Updated by Matthew Cotter
EmployUs takes security seriously. We have a constantly evolving security program, with regular security reviews and training. We also utilize Google Cloud Platform for hosting, which allows us to have best-in-class security at the data center level.
While developing, we utilize a rigorous code review process. EmployUs also utilizes the Google Cloud Security Scanner, which runs regularly and produces a report and alerts us of any potential vulnerabilities so that we can respond quickly.
Resiliency / Availability
Our main application is hosted in a Google data center, and data is backed up to second data center location. In the unlikely event that our main data center was not available (Google Cloud Platform has a 99.95% SLA and Google Cloud Storage has a 99.9% SLA), our application can be quickly redeployed in one of Google’s other data centers.
Data Center Security and Compliance
EmployUs utilizes Google Cloud Platform for hosting, which has state of the art hosting facilities and security protocols. See the Google Cloud Platform Security page for more information. Google is also audited yearly for SOC 1, SOC2, and SOC3 and ISO 27001, ISO 27017, and ISO 27018.

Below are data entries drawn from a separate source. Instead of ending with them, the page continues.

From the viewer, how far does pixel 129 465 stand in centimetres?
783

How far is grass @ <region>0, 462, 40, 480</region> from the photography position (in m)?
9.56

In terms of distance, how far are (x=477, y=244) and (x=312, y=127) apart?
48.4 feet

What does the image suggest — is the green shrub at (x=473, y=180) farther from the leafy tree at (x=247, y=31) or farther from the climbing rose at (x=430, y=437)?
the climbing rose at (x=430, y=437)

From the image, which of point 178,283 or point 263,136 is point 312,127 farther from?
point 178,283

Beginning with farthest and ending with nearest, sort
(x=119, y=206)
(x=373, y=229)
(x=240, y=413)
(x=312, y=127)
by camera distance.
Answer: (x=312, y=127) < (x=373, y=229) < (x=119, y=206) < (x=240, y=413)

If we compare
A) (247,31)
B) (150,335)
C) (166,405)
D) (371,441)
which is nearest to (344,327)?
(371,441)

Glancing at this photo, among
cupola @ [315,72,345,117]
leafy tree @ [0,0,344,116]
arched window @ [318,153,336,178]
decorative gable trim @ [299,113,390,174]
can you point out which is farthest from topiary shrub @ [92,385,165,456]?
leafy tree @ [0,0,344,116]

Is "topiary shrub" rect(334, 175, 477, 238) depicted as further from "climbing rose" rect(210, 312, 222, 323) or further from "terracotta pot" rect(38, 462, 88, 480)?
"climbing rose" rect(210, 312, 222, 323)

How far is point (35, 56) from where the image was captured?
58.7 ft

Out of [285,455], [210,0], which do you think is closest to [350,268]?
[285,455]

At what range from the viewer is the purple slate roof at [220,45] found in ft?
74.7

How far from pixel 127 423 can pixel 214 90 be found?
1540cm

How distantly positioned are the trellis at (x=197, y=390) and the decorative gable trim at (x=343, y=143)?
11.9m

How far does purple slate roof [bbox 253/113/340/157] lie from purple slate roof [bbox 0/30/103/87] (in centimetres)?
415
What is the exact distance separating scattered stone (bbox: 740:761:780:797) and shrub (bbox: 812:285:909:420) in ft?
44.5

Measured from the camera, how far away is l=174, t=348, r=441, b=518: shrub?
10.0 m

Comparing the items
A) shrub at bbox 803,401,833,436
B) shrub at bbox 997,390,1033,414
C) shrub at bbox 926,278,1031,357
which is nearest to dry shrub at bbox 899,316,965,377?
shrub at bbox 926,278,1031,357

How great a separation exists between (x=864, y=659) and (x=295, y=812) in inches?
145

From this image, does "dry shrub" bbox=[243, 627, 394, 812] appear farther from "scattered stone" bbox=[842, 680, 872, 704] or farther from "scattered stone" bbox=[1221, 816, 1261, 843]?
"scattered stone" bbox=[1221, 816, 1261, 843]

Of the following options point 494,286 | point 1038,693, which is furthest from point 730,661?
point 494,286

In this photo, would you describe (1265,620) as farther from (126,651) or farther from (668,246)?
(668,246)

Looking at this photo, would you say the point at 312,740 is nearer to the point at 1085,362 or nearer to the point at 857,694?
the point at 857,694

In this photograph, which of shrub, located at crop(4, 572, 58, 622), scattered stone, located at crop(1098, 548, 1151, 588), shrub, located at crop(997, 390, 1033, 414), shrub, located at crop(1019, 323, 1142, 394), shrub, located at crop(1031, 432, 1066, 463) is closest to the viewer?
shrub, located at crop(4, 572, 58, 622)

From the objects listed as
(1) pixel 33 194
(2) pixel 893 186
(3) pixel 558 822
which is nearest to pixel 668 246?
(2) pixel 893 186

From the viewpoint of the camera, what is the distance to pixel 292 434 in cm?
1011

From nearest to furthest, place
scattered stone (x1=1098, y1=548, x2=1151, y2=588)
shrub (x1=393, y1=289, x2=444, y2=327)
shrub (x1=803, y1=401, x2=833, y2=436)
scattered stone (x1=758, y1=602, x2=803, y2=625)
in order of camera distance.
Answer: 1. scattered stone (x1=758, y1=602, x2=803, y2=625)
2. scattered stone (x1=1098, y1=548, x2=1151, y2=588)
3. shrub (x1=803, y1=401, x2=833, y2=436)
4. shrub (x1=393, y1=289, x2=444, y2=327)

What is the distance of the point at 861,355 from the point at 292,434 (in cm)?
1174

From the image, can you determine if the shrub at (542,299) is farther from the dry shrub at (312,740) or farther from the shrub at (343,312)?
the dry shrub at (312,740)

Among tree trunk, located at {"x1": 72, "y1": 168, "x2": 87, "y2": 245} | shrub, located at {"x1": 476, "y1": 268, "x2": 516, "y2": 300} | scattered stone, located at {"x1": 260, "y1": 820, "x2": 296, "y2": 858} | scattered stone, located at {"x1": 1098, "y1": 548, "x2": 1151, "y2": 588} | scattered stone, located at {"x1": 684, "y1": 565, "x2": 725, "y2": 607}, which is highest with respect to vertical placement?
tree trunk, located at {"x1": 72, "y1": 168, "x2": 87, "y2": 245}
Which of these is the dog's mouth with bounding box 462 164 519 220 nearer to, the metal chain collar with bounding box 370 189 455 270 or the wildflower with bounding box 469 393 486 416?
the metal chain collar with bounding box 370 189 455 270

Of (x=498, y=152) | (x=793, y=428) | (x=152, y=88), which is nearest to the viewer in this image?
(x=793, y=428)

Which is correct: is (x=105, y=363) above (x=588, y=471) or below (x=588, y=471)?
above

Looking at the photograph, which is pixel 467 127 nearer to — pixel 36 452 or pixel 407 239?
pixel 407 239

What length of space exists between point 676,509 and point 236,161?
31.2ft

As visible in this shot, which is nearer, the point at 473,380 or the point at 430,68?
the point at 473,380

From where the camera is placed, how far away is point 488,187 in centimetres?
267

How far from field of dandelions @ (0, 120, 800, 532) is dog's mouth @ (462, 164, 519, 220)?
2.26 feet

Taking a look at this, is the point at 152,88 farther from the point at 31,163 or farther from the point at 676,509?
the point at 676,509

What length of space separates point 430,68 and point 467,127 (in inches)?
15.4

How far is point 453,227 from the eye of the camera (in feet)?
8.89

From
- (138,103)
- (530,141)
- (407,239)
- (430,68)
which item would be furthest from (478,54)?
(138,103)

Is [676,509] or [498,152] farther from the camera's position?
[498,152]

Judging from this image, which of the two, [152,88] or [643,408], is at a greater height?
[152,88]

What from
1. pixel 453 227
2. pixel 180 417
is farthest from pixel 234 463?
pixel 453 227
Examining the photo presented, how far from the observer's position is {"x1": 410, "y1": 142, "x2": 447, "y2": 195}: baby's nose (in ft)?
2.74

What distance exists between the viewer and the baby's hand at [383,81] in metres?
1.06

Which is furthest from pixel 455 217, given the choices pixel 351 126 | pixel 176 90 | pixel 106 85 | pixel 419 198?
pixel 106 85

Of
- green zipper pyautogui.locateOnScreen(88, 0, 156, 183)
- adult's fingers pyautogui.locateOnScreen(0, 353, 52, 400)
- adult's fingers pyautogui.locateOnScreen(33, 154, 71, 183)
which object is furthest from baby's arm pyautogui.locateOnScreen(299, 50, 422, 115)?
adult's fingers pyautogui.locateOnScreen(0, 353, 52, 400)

Encryption in Transit and at Rest
EmployUs uses HTTPS (TLS 1.2) for user-facing connections. Google Cloud Platform utilizes TLS 1.3 for internal connections.
Google Cloud Platform encrypts customer content stored at rest, without any action required from the customer, using one or more encryption mechanisms. Hard disks (HDD) are encrypted at a minimum at AES128 and new solid state drives (SSD) are encrypted at AES256.
In addition to utilizing Google’s automatic failover in case of disaster, EmployUs has a Disaster Recovery plan that is tested regularly. This plan includes deploying our application and data to a new data center, and can be accomplished from scratch in under an hour.